Dreissig Minuten vorher
Geräte bereitstellen, Grill vorheizen, saubere Platten für Gegartes und gekennzeichnete Zangen bereitlegen. Salat fertigstellen. Joghurtsaucen bleiben noch im Kühlschrank oder in der Kühlbox.
Beim Grillieren
Zuerst die allergenfreie Portion zubereiten. Danach folgen dichte Lebensmittel, Proteinquellen, schnell garendes Gemüse und Früchte. Servieren Sie in mehreren Runden, statt die ersten Speisen erkalten zu lassen.
Häufige Fehler
- Alles zu klein schneiden: Die Stücke trocknen aus, fallen durch den Rost und müssen ständig gewendet werden.
- Rohe Kartoffeln und Zucchini auf denselben Spiess stecken: Die Kartoffel bleibt hart, während die Zucchini verbrennt.
- Marinade auf den Grill giessen: Öl verursacht Flammen, wässrige Zutaten dämpfen.
- Käse als einziges Hauptgericht einplanen: Das Essen wird schnell salzig und eintönig.
- Soja- oder Glutenfreiheit versprechen, ohne Saucen, Burger und Geräte zu prüfen.
- Salate und Dips in der Sonne lassen: Fleischfrei bedeutet nicht keimfrei.
- Nur Gemüse anbieten: Ergänzen Sie Hülsenfrüchte, Tofu, Tempeh, Seitan, Eier oder Käse passend zu den Gästen.
Häufige Fragen
Wie lange soll Tofu marinieren?
Für dünne Scheiben reichen 30 Minuten. Längeres Einlegen garantiert keinen Geschmack im Inneren. Oberfläche vor dem Grillieren trocknen und gegen Ende dünn glasieren.

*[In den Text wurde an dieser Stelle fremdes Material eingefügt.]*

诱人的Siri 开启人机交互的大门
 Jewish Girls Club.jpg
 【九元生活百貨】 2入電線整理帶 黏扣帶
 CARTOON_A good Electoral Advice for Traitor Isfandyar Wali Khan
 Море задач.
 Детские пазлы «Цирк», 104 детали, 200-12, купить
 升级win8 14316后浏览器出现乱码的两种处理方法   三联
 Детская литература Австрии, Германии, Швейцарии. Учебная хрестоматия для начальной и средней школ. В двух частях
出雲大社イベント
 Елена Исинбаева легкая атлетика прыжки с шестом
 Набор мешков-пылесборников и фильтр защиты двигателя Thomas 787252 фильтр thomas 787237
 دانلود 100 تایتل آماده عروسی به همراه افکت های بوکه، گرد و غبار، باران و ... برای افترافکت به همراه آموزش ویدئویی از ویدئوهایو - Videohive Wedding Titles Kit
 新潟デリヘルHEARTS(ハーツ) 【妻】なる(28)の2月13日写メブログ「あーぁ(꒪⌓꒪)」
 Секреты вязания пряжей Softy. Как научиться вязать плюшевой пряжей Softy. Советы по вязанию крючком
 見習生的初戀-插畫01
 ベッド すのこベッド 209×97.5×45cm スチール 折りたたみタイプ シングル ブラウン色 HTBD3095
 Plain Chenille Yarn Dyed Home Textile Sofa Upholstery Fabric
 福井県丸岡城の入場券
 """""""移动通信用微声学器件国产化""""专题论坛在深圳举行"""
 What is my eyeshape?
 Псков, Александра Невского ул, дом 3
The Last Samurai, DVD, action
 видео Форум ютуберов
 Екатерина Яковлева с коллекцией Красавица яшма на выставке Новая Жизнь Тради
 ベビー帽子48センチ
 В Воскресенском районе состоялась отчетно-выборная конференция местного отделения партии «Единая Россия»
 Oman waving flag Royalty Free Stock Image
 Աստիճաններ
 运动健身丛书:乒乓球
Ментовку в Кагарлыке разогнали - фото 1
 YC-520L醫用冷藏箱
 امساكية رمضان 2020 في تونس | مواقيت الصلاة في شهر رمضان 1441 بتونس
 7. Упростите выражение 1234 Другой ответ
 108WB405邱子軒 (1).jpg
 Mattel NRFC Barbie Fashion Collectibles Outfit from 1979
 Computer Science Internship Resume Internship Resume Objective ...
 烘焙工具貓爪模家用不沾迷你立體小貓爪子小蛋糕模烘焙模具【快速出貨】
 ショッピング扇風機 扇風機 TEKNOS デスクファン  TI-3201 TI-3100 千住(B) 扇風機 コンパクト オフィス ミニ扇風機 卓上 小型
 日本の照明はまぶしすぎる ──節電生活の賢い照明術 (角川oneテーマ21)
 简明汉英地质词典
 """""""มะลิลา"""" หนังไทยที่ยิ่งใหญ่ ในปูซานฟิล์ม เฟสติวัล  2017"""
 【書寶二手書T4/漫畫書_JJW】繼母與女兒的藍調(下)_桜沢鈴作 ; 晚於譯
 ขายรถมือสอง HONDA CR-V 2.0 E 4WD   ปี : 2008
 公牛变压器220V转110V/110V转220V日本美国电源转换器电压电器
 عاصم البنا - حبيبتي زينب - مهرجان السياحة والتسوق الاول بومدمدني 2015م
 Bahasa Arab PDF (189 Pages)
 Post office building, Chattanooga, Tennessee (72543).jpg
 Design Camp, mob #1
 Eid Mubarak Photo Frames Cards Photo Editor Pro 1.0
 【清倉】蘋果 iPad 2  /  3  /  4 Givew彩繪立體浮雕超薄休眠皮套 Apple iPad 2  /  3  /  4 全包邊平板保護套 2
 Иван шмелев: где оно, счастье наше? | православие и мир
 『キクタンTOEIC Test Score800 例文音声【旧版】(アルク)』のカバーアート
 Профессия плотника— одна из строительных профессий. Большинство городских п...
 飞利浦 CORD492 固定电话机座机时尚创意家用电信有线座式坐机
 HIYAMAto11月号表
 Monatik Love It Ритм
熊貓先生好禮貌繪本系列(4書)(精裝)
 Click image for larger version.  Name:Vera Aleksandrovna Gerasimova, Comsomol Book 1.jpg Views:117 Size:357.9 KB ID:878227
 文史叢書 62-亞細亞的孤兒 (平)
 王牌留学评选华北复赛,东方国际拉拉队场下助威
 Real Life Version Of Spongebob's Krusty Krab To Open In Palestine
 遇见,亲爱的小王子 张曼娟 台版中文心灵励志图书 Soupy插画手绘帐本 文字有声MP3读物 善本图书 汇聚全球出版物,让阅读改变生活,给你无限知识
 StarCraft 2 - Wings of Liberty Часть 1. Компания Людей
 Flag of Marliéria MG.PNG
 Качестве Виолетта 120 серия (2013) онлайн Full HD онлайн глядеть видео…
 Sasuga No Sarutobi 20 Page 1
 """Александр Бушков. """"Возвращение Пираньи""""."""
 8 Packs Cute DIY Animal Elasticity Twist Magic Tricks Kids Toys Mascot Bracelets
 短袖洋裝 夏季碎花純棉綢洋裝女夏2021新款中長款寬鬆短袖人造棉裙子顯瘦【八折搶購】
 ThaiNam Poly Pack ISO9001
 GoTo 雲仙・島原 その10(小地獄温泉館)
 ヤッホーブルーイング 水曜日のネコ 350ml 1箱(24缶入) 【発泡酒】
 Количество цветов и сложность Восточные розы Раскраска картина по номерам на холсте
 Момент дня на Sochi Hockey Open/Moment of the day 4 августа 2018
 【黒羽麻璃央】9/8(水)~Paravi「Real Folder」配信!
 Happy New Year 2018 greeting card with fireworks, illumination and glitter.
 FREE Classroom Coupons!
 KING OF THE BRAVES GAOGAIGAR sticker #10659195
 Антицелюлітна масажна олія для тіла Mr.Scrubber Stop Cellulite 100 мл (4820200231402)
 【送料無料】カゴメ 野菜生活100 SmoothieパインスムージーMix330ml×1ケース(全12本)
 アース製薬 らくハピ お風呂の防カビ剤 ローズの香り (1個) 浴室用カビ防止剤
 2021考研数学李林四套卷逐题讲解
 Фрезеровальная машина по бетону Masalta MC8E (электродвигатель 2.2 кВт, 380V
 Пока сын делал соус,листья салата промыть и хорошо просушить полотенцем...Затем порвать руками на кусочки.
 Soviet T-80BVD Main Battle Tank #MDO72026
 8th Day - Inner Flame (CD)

Kann alles am Vortag vorbereitet werden?
Saucen, Bratlinge und Hülsenfrüchte-Salate ja. Zartes Gemüse schneiden Sie am selben Tag. Kartoffeln können vorgegart, rasch abgekühlt und über Nacht gekühlt werden.
Wie verhindert man Ankleben?
Rost vorheizen und reinigen, Lebensmittel trocknen, dünn einölen und erst wenden, wenn eine Kruste entstanden ist. Für Bratlinge hilft ein breiter Pfannenwender.
Ist ein vegetarischer Grillabend automatisch vegan?
Nein. Vegetarische Speisen können Eier, Milchprodukte oder Honig enthalten. Kennzeichnen Sie vegane Gerichte klar.
Was tun bei Regen?
Dasselbe Menü gelingt in einer Grillpfanne, auf einer elektrischen Plancha oder im Backofen. Holzkohle- und Gasgrills gehören nie in Innenräume, geschlossene Garagen oder schlecht belüftete Unterstände.